One of the things that makes the Catholic culture wars so frustrating is the intractable, black-and-white position that people take on the subject of dissent.

Great numbers of folks have jumped to one extreme or the other on dissent and are convinced that anyone who doesn't agree with their side is either dishonest or just stupid.

I wrote a blog about the possibility of responsible dissent which appeared Sept. 9 ("Dissent? Don't You Dare!") and got dozens of comments from right-wingers who presented their position of what it takes to be a loyal Catholic. Here are a few excerpts:

  • "Dissenters have already excommunicated themselves … and don't even realize it."
  • "The church's teaching on faith and morals are infallible … This is almighty God that's speaking."
  • "Be honest and go to the Episcopal Church."
  • "Any time one talks about dissent, it is a wound … Doctrine must be preserved as a whole and cannot change."

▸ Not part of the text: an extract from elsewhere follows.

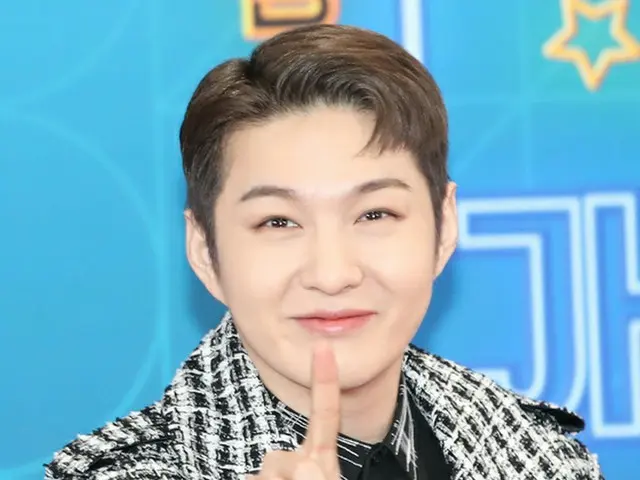 "BTOB" Chan Sop, after the last military vacation, he will not return to the tro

These are conservative people who have drawn a line in the sand, accepting a position held by teachers, family, friends, pastors, even bishops and popes, that any deviation from official teaching is wrong, regardless of the reason.

They cling to this as one would to a lifejacket in a swirling sea. There is no room for difference of opinion since those who disagree are marked as hypocrites, traitors or heretics.

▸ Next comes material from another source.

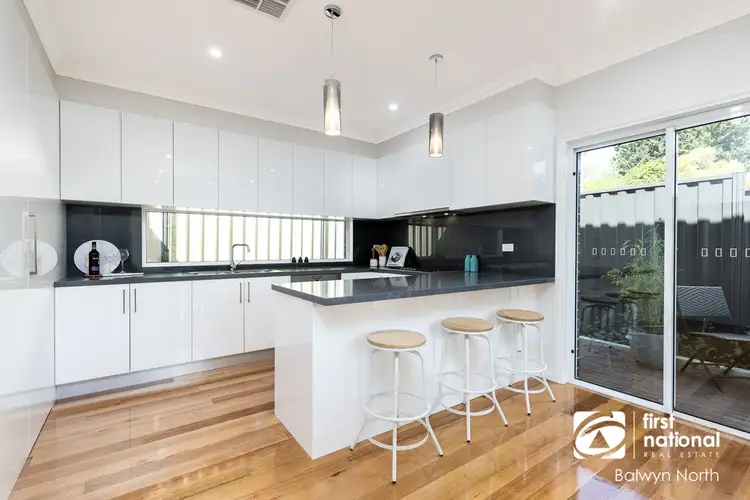 Sixth view of Homely house listing, 23 Horsfall Street, Templestowe Lower VIC 3107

There's a lot of anger here.

At the other end of the spectrum were many who agreed with my position and took the occasion to extol individual conscience as the supreme arbiter of decision making, but without adding any qualification.

Others, perhaps influenced by the Republican presidential debaters, changed the subject in order to rant on the bishops. Some samples:

  • "It's rather like the bishops hiding and moving abuser priests to avoid scandal."
  • "The boys in red have made many stupid and probably immoral decisions with respect to handling pedophile priests."
  • "It is B16 who … by not allowing discussion and dialogue and reform…destroys the sacred trust with the laity and clergy."

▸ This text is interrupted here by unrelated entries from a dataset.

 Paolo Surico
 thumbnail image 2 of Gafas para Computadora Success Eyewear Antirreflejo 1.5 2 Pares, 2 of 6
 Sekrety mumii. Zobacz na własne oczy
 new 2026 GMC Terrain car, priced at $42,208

I have talked with many liberal Catholics in recent years who insist they can dissent about any teaching with or without reason. Some of these have become so disenchanted that they dismiss the office of pope and bishop and the teaching authority of the church. For practical purposes they have given up hope that the Holy Spirit may be leading us – painfully -- to a better understanding of Catholicism.

There's a lot of anger here too.

Still, among the comments I found readers who did not take an intransigent position. These are thoughtful, searching folks who read, pray and ponder thorny problems like dissent without coming to rancorous or absolutist positions. The hang-up here is that these searchers, like the proverbial choir, talk only to like-minded associates, so their balance doesn't get into the discussion. More often than not, it's the extremists who frame the debate.

So can we talk?

I have this idea of a debate on dissent in the church, or better, a series of debates between qualified representatives from left and right -- no grandstanding, no polarizing, no gotcha questions, no yelling.

Undoubtedly, the result would not lead to mass conversions from either camp, but it just might lower the decibel level, even set a tone of respect we haven't seen in a long time.

Somehow, we've got to get out of this quagmire that has turned Catholicism into the quintessential dysfunctional family of the 21st century.